▸ **WORK TO BE COMPLETED**
Copy out the lines from the one containing "How large is" up to and including the one containing "41 millimetres", replacing every "computer monitor" with "computer display" and changing nothing else.

▸ **GIVEN ENTRIES**
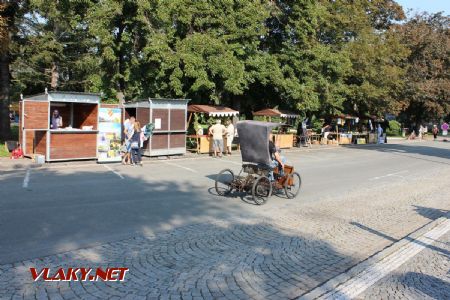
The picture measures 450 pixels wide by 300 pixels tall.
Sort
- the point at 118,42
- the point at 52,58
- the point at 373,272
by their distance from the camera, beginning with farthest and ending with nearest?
the point at 52,58, the point at 118,42, the point at 373,272

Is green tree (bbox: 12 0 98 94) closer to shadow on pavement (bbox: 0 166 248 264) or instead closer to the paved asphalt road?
the paved asphalt road

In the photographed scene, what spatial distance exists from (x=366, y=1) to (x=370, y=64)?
279 inches

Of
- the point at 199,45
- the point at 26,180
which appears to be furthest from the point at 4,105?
the point at 26,180

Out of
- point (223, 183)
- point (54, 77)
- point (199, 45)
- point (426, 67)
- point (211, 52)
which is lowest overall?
point (223, 183)

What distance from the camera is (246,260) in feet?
20.5

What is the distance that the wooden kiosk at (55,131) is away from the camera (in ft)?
51.6

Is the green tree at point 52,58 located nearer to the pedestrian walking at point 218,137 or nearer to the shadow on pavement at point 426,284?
the pedestrian walking at point 218,137

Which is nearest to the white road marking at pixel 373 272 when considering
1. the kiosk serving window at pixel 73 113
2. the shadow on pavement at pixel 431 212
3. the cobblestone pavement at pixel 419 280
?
the cobblestone pavement at pixel 419 280

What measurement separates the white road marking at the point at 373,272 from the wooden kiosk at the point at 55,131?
1299 centimetres

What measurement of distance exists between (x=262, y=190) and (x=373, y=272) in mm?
4889

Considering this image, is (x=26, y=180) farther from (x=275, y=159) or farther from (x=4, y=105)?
(x=4, y=105)

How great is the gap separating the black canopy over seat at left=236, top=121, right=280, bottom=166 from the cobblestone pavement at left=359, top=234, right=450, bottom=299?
452cm

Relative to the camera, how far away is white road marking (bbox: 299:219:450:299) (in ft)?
17.2

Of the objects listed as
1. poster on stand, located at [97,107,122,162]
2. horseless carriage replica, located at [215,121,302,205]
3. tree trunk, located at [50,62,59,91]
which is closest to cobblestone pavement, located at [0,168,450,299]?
horseless carriage replica, located at [215,121,302,205]
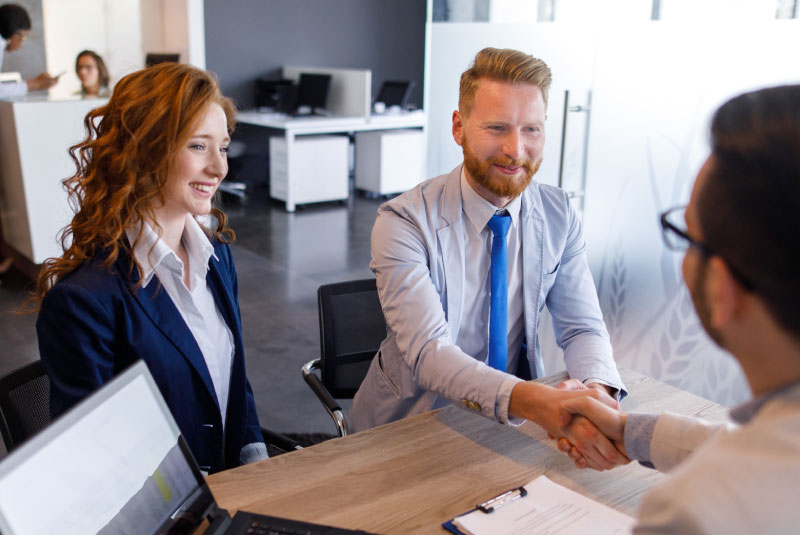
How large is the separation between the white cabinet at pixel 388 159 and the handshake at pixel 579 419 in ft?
20.1

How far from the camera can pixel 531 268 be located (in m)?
1.83

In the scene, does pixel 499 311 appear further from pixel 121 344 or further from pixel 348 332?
pixel 121 344

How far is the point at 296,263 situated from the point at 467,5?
2.56m

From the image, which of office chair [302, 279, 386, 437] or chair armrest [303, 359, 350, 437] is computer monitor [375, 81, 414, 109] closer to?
office chair [302, 279, 386, 437]

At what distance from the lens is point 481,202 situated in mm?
1790

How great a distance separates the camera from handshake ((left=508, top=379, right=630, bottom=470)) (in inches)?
48.6

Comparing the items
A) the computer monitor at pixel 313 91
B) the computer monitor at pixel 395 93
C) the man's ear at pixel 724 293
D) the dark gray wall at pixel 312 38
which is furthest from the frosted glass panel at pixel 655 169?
the dark gray wall at pixel 312 38

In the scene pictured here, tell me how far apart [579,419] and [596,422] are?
41 millimetres

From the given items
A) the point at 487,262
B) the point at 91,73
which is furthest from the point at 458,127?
the point at 91,73

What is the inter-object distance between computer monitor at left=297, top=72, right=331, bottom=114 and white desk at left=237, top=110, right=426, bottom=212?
0.26 metres

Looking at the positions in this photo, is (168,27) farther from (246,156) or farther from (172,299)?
(172,299)

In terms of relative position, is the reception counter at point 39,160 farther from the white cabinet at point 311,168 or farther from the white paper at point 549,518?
the white paper at point 549,518

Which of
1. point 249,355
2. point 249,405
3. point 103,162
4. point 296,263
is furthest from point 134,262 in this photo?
point 296,263

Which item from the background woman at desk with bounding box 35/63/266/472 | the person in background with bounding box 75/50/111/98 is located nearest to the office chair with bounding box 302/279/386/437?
the background woman at desk with bounding box 35/63/266/472
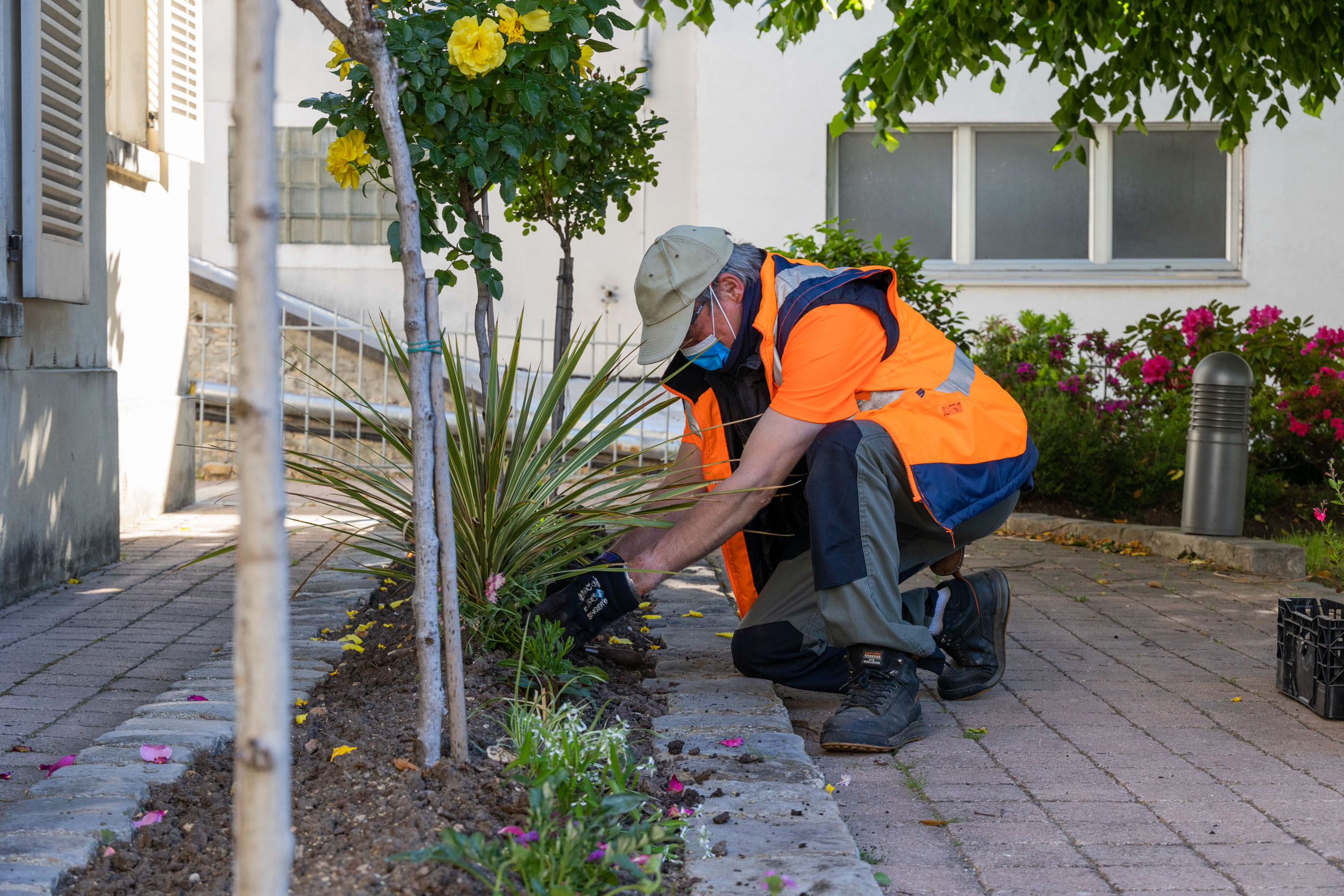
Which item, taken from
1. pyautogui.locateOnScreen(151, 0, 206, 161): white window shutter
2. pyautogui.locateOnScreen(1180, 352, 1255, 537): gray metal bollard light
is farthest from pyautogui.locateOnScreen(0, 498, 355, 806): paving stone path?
pyautogui.locateOnScreen(1180, 352, 1255, 537): gray metal bollard light

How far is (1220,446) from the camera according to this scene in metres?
5.23

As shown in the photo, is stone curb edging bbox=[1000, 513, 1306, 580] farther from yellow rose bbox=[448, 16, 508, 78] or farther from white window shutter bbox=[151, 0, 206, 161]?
white window shutter bbox=[151, 0, 206, 161]

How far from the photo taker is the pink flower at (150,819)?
6.29 ft

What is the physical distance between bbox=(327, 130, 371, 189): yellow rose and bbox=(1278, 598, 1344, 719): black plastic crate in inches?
103

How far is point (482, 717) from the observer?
2365 millimetres

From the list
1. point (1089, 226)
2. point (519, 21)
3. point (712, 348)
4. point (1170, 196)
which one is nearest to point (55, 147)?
point (519, 21)

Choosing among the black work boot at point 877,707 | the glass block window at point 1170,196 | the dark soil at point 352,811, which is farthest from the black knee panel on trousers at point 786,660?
the glass block window at point 1170,196

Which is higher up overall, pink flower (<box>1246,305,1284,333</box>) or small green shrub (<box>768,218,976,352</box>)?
small green shrub (<box>768,218,976,352</box>)

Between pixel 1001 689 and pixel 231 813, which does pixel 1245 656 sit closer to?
pixel 1001 689

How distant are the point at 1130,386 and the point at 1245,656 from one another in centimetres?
371

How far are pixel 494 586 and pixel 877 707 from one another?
0.96 metres

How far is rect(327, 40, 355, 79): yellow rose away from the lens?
2.74 meters

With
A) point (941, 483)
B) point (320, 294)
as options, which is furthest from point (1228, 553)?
point (320, 294)

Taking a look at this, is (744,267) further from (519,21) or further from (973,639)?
(973,639)
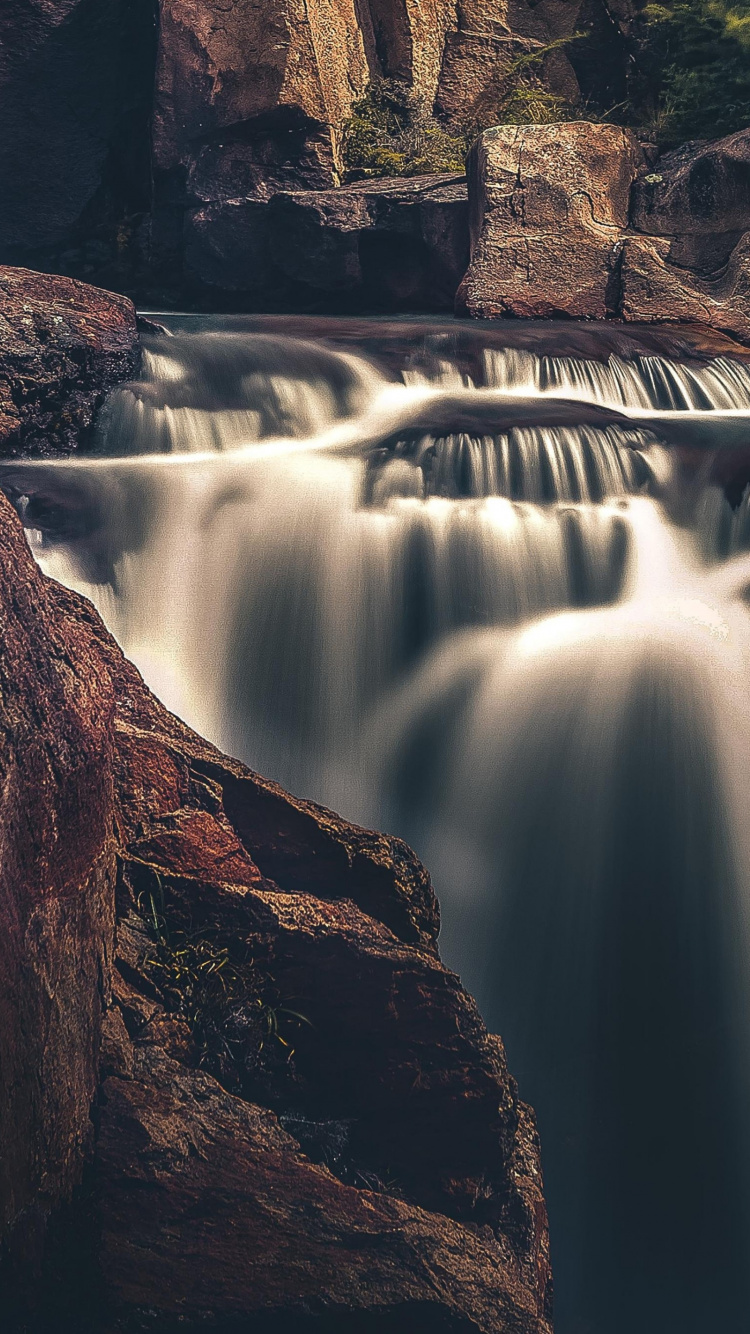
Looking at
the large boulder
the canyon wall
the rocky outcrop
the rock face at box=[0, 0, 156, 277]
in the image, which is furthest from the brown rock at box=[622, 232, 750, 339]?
the canyon wall

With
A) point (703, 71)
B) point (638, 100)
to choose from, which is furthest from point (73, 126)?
point (703, 71)

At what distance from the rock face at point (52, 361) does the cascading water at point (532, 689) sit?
0.71 ft

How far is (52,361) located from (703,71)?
804 centimetres

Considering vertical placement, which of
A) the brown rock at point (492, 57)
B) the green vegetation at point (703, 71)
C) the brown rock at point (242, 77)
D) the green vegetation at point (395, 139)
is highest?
the brown rock at point (492, 57)

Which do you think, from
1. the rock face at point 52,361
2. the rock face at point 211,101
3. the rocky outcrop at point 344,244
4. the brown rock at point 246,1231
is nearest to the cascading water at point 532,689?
the rock face at point 52,361

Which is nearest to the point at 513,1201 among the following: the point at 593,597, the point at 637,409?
the point at 593,597

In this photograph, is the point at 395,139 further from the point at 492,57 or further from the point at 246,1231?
the point at 246,1231

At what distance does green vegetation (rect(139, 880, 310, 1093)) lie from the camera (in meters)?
2.97

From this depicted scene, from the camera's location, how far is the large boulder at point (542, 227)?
30.9 ft

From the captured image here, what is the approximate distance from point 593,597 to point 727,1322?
9.82 ft

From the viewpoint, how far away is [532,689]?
4.56 metres

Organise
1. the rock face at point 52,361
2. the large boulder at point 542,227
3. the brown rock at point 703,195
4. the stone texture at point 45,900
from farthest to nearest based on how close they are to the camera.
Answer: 1. the brown rock at point 703,195
2. the large boulder at point 542,227
3. the rock face at point 52,361
4. the stone texture at point 45,900

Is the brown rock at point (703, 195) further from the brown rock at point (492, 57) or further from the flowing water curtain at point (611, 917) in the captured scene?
the flowing water curtain at point (611, 917)

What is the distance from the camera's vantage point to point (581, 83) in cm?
1266
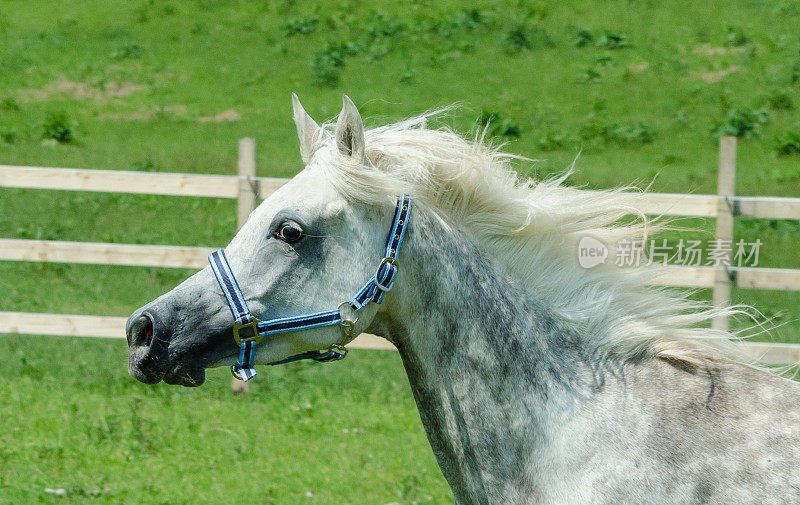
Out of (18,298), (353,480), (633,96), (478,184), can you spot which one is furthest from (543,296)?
(633,96)

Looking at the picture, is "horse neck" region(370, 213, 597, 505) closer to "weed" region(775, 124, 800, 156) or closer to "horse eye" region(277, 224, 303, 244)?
"horse eye" region(277, 224, 303, 244)

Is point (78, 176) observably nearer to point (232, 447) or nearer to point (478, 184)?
point (232, 447)

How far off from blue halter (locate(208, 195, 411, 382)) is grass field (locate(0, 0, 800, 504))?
245cm

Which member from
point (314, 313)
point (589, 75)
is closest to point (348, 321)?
point (314, 313)

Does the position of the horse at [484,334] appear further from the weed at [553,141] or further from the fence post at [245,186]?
the weed at [553,141]

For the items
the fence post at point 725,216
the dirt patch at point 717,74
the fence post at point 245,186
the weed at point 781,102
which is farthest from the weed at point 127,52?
the fence post at point 725,216

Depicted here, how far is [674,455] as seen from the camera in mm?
2428

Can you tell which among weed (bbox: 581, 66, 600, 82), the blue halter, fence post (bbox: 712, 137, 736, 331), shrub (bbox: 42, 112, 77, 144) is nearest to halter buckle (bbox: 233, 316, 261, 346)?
the blue halter

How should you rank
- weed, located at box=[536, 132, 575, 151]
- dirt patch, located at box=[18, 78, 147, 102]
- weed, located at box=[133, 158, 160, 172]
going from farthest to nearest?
1. dirt patch, located at box=[18, 78, 147, 102]
2. weed, located at box=[536, 132, 575, 151]
3. weed, located at box=[133, 158, 160, 172]

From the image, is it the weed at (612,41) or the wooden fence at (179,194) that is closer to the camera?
the wooden fence at (179,194)

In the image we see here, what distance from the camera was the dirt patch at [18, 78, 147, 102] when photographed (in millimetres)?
15391

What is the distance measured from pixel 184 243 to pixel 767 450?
27.3 feet

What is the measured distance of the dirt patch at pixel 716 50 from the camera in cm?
1590

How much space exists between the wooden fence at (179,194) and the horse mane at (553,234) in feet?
10.6
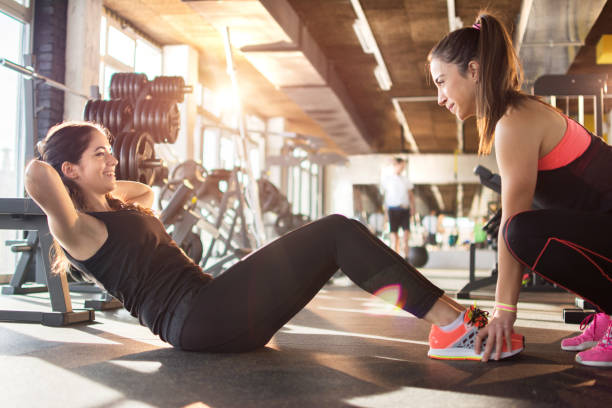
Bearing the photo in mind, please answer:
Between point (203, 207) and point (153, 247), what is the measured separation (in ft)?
14.5

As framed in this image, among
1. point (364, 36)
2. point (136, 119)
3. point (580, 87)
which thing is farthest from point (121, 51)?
point (580, 87)

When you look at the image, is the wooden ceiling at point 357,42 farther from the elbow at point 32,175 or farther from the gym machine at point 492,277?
the elbow at point 32,175

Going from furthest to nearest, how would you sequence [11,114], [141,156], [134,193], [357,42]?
[357,42], [11,114], [141,156], [134,193]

▸ **ANSWER IN FULL**
How large is the separation between the white cabinet at pixel 388 159 and the handshake at pixel 579 419 in ft?
20.1

How far from the camera can pixel 531 268 be located (in m)?
1.83

In the scene, does pixel 499 311 appear further from pixel 121 344 or further from pixel 348 332?
pixel 121 344

How far is the point at 296,263 situated from the point at 467,5?
2.56m

From the image, which of office chair [302, 279, 386, 437] or chair armrest [303, 359, 350, 437] is computer display [375, 81, 414, 109] closer to?
office chair [302, 279, 386, 437]

At what distance from the lens is point 481,202 situated in mm?
1790

How great a distance separates the camera from handshake ((left=508, top=379, right=630, bottom=470)) (in inches)?
48.6

Comparing the items
A) the computer display at pixel 313 91
B) the computer display at pixel 395 93
C) the man's ear at pixel 724 293
D) the dark gray wall at pixel 312 38
which is furthest from the frosted glass panel at pixel 655 169?
the dark gray wall at pixel 312 38

In the scene pictured here, tell me how far apart [579,419] and [596,422] are?
41 millimetres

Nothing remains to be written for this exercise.